Hoy, en una mañana lluviosa, se han celebrado las exequias fúnebres de Lourdes, la madre de Charito, en su Parroquia de San Francisco y San Eulogio –casa de dos muy antiguas cofradías cordobesas, la de La Oración en el Huerto, hermandad de agricultores y olivareros, y la del Cristo de la Caridad, cofradía hospitalaria que se dedicaba ya en el siglo XV a petición de limosna para rescate de los cautivos, el enterramiento de los ajusticiados, el mantenimiento de los huérfanos y las viudas y colaboración por las casas de salud-.
La ceremonia ha sobresalido por su emotividad; y no es un tópico, no. Multitud de detalles y circunstancias denotaban que no era meramente un acto protocolario de la sociedad en el final de la vida terrenal de una de sus integrantes.
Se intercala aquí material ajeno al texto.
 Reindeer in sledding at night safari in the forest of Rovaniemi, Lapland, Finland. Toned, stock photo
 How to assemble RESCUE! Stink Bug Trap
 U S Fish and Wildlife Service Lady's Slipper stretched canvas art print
Nada más entrar llamaba la atención la mesa de altar instalada inusualmente a ras de suelo, a pie de presbiterio –en lugar de en el mismo-, a nivel y proximidad del féretro de Lourdes. Y es que el lugar privilegiado del altar mayor no estaba presidido por los oficiantes –sacerdote y acólitos- sino por alguien de más altura que además de dar solemnidad despertaba la emotividad de los feligreses del barrio –vecinos de Lourdes- y visitantes: la imagen de Nuestro Padre Jesús Preso y Amarrado a la Columna, de la antigua cofradía, de tiempos de los Reyes Católicos, de curtidores y guadamecileros, hoy incorporada a la Hermandad de la Oración en el Huerto.
La familia se encontraba arropada en sentimiento y presencia por multitud de amigos –algunos de los cuales venidos de fuera que, habiendo dejado moto y GPS en casa, deambularon perdidos por ese laberinto que es el casco antiguo de Córdoba bajo la lluvia durante más de media hora-.
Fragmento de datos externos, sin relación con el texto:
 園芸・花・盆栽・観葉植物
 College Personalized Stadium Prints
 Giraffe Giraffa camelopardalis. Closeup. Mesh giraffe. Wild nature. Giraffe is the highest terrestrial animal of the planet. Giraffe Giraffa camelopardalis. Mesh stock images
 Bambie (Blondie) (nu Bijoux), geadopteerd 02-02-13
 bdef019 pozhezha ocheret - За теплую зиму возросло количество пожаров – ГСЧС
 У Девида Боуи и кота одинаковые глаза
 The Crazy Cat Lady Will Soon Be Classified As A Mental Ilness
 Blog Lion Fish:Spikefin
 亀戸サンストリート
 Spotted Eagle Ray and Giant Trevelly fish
El ambiente de tristeza de familiares y allegados por la partida de este mundo de esposa, madre, abuela, suegra, amiga… se hallaba mitigado por un sentimiento cristiano de llegada a un mundo mejor donde no estaría sola. Desde el oficiante, en una sentida homilía, hasta las admirables peticiones realizadas por sus nietos mayores, incluido el Bocero Xicho –conocido hasta ahora sólo por su despreocupación por lo serio e importante- que conmovió a los congregados con sus palabras –logro póstumo de abuela ya departida de este mundo- enumeraban a los que la han precedido en el trance y que ahora la acompañarán a la vera del Altísmo.
Desde aquí las oraciones de Macarena y mías por Lourdes y nuestro afecto por nuestros Charito, Rafa, Fatimita, Rafa chico –que, repito, impresionó junto a su hermana- y Pablillo.